Koran Sulindo – Setelah jatuh, ditimpa tangga pula. Begitulah gambaran para korban pelanggaran berat hak asasi manusia (HAM) saat ini. Mereka selalu menuai kekecewaan. Pasalnya, negara yang acap berjanji malah mengabaikan penyelesaian pelanggaran HAM berat masa lalu itu.

Ketua Yayasan Penelitian Korban Pembunuhan (YPKP) 1965/1966 Bedjo Untung, misalnya, menyampaikan kekecewaannya terhadap Komisi Nasional (Komnas) HAM. Bedjo kecewa antara lain karena sikap Komnas HAM yang disebut tidak bermakna pada periode kali ini.

Kekecewaan itu kian menjadi karena Komnas HAM pernah menyatakan bahwa kasus pelanggaran HAM 1965 secara hukum telah selesai. Bedjo tidak memungkiri hasil penyelidikan Komnas HAM atas kasus itu. Dan memang sudah selesai. Akan tetapi, hasil penyelidikan yang kemudian diserahkan kepada Kejaksaan Agung mandek total.

Kejaksaan Agung kerap berdalih sulit menemukan bukti terkait meski Komnas HAM telah menyelidiki kasus itu secara tuntas. Bukti yang dimaksud Kejaksaan Agung, misalnya, karena kasusnya yang telah lama dan pelakunya sudah banyak yang meninggal.

Kekecewaan lainnya, kata Bedjo, para korban pelanggaran HAM berat punya hak berupa bantuan kesehatan dari Lembaga Perlindungan Saksi dan Korban (LPSK).Namun, hak itu tidak bisa digunakan tanpa surat rekomendasi dari Komnas HAM. Ia karena itu berharap lembaga tersebut kelak akan benar-benar menjadi pengawal HAM yang lebih baik.

**Yang Diharapkan**: Alihkan kalimat dari teks bacaan ini ke bahasa Inggris: "Kejaksaan Agung kerap berdalih sulit menemukan bukti terkait meski Komnas HAM telah menyelidiki kasus itu secara tuntas." Materi berikut tidak dipakai dalam tugas ini.

**Cuplikan Data**:
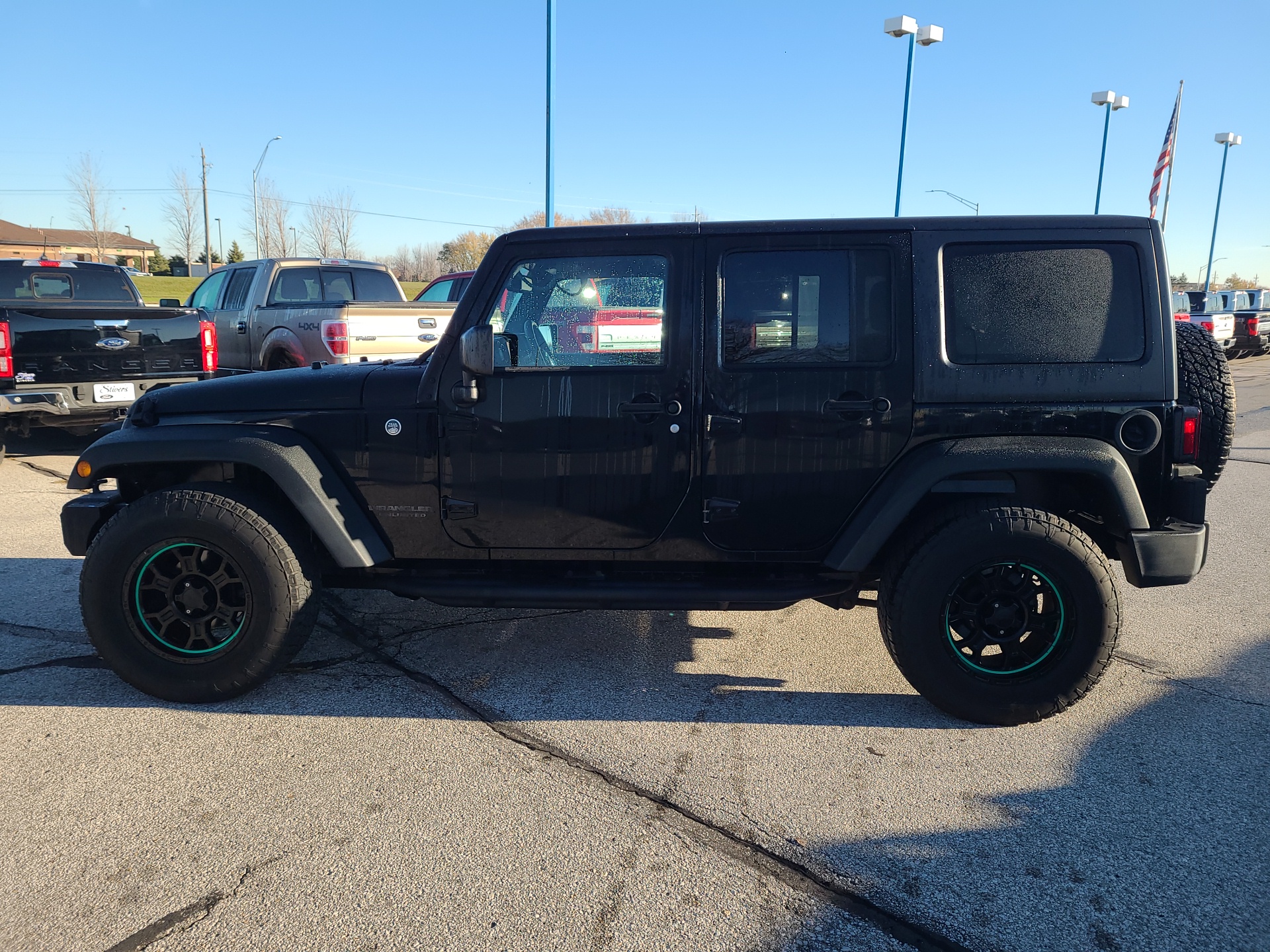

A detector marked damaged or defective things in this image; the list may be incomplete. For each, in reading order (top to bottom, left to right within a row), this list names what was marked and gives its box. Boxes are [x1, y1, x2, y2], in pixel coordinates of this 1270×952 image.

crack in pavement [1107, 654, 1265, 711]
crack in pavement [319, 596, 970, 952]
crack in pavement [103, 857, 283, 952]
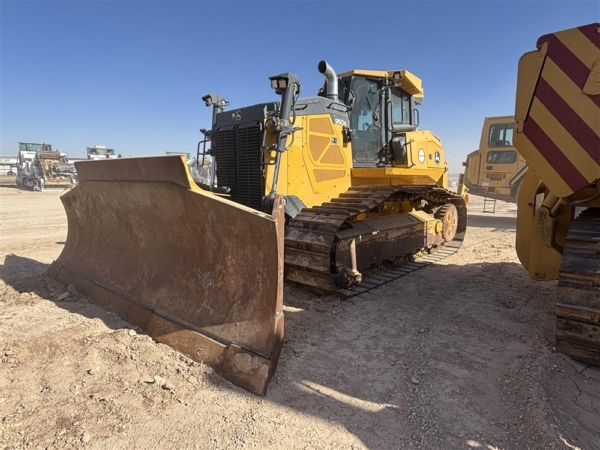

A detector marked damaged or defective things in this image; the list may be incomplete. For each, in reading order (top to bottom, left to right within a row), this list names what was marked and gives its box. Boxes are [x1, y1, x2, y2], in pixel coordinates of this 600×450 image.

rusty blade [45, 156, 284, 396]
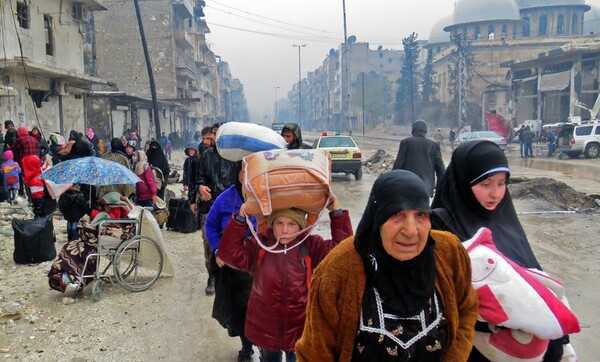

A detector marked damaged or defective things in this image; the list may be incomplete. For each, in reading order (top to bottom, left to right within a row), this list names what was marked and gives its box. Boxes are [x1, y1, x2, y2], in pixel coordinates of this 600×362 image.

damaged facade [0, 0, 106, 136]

**Jawaban**: The Attorney General's Office often claims that it is difficult to find relevant evidence, even though Komnas HAM has investigated the case thoroughly.